In Summary

  • Rosie McCrossin from Brisbane was awarded $1,000 for winning Swinburne Microfiction Challenge  
  • Ms McCrossin’s story ‘Brick and Mortar’ was also featured as a daily winner
  • The competition received a total of 922 entries

Rosie McCrossin is the overall winner of the Swinburne Microfiction Challenge with her story, ‘Mudflat Summer’.

As part of the Digital Writers’ Festival (DWF), the Swinburne Microfiction Challenge provided a one word prompt each morning to inspire writers. Participants were then given 24 hours to submit a response of up to 500 words before the next prompt was published.

Swinburne writing staff members Dr Carolyn Beasley, Nic Brasch, Julian Novitz, Jacqueline Ross and Christina Yin (Sarawak) read up to 170 stories each day.

Ten daily winners were chosen and published on Seizure Online, an online publication specialising in flash fiction. The challenge received 922 entries in total.

“The DWF and Swinburne Writing wanted to come up with an event that was more than just the usual panel of writers sharing tips so we thought up an online competition that let people submit a short story every day for 10 days. We were all over the moon with the enormous number of responses,” Dr Carolyn Beasley, Writing Program Director and (Acting) Department Chair of Media and Communication says.

At the conclusion of the challenge, an overall winner was chosen from the daily winners, winning a grand prize of $1,000.

Poetry to microfiction

Ms McCrossin grew up in Brisbane, and now lives in Canberra studying economics and international relations at the Australian National University.

“I remember writing from a very young age,” Ms McCrossin says.

“At first it was a lot of poetry. I read a lot when I was young too and I definitely think that writing always follows reading.”

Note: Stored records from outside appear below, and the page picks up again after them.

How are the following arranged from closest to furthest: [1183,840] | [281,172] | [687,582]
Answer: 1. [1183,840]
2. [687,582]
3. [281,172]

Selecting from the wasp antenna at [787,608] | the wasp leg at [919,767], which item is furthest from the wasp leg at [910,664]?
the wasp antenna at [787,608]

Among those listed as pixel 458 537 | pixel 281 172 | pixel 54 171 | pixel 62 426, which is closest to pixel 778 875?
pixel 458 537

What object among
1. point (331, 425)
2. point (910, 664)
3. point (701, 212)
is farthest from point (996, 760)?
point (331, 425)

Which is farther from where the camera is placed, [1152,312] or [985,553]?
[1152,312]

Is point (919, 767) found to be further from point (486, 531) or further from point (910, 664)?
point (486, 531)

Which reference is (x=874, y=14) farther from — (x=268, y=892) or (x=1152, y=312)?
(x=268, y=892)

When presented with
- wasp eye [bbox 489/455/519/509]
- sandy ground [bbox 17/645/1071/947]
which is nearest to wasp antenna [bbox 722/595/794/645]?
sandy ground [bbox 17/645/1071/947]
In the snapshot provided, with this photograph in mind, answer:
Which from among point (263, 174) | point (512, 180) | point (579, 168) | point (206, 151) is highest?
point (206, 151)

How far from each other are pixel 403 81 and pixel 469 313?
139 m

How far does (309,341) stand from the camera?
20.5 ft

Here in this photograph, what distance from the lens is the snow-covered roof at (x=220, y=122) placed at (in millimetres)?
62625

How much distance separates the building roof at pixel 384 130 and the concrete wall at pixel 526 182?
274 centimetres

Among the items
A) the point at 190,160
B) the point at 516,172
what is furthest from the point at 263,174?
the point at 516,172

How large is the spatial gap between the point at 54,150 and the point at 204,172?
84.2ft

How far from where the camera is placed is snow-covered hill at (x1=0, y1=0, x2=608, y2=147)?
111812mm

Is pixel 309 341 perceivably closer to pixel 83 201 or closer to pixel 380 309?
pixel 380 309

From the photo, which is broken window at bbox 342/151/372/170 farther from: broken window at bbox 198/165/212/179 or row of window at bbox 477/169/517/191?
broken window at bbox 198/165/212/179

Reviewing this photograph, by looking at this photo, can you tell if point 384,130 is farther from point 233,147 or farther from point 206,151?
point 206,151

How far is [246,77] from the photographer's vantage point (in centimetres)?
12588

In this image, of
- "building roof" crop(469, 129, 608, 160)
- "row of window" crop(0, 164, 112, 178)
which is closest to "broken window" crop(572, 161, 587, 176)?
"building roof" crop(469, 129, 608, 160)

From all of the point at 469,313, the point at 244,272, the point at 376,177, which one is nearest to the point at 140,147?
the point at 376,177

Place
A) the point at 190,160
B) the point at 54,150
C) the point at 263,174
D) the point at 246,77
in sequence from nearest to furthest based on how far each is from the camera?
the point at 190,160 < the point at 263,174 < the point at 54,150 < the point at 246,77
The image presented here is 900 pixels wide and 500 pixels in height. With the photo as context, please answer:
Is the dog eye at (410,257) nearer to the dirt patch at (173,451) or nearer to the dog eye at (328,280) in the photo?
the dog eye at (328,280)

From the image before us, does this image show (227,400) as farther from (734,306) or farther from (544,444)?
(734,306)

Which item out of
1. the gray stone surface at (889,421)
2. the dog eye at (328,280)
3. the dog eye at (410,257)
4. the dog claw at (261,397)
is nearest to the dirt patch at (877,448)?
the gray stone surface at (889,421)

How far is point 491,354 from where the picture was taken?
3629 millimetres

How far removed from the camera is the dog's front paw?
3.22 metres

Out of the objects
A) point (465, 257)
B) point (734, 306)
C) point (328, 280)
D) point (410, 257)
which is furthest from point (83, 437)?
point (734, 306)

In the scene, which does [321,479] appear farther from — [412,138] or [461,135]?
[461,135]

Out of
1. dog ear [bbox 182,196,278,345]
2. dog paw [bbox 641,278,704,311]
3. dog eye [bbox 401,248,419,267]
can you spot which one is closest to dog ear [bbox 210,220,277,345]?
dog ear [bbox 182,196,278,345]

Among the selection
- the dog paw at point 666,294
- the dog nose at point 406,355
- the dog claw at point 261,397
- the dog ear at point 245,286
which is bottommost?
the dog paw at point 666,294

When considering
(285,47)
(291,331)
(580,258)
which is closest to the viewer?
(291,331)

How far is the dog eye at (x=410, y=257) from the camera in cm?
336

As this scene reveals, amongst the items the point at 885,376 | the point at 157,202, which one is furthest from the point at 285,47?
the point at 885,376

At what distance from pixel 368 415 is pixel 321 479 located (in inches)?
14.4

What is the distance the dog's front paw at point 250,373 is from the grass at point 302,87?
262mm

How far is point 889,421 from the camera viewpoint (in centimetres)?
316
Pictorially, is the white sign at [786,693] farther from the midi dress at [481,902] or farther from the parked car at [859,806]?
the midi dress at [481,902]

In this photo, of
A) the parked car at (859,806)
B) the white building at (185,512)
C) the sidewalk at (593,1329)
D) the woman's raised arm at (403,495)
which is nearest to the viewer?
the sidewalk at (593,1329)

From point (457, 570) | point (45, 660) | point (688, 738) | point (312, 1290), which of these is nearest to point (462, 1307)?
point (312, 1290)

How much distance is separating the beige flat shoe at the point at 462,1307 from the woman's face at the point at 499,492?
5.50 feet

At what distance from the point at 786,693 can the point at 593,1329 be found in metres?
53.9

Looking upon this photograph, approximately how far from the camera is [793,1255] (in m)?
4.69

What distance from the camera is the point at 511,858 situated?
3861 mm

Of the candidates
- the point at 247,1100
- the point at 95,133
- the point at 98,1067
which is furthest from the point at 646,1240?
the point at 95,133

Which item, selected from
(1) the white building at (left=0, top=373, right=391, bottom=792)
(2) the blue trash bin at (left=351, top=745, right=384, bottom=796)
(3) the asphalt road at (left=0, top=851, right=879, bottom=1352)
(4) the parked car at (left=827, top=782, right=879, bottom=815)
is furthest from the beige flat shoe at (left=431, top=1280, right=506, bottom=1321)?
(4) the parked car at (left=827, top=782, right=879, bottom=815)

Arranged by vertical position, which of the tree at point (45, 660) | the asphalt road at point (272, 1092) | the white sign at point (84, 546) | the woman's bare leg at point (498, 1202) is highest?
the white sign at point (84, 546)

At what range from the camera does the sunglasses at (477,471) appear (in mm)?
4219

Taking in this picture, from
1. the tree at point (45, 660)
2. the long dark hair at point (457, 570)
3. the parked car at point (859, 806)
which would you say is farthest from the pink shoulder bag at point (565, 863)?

Ms McCrossin wrote ‘Mudflat Summer’ in response to the prompt ‘play’. The story is told by an unnamed protagonist as they reminisce on a carefree summer day in their childhood.

“It is very directly based on my childhood around Sandgate and Deagon (bayside suburbs of Brisbane) with my sister and best friend… I feel a lot of nostalgia towards how easy it all felt then.

“You need to just take moments, and let the reader superimpose their experiences onto it. It’s not really about me; it’s that universal feeling of that one summer holiday or visit to your grandparents. Really, it’s about how hard it is to know you gave that up.”

Daily winner

Ms McCrossin also wrote another story which was chosen as the daily winner of the day six prompt, ‘lost’.

‘Brick and Mortar’ shifts away from the natural setting of ‘Mudflat Summer’ into a housing estate and the monotony of life as a young adult.

“I see a lot of my friends graduating and feeling this lack of fulfilment and direction. I think it’s the way society pushes us, we have these rigid paths for a world becoming less and less structured.

“A lot of people have that fear of moving back home, ending up in a life like their parents’. Just trudging through with no big goals. But in a way, there’s something really liberating about that.”

Despite struggling to fit writing in her schedule after commencing her university studies, Ms McCrossin hopes to continue writing in the future.

“I hope one day I can write a coming of age novel about a kid in a state school. If one student got to do an assigned reading that was about them and their life, and it really resonated with them, that would be a big achievement for me.”

Swinburne Microfiction Challenge was held from 24 October to 2 November as part of the Digital Writers’ Festival.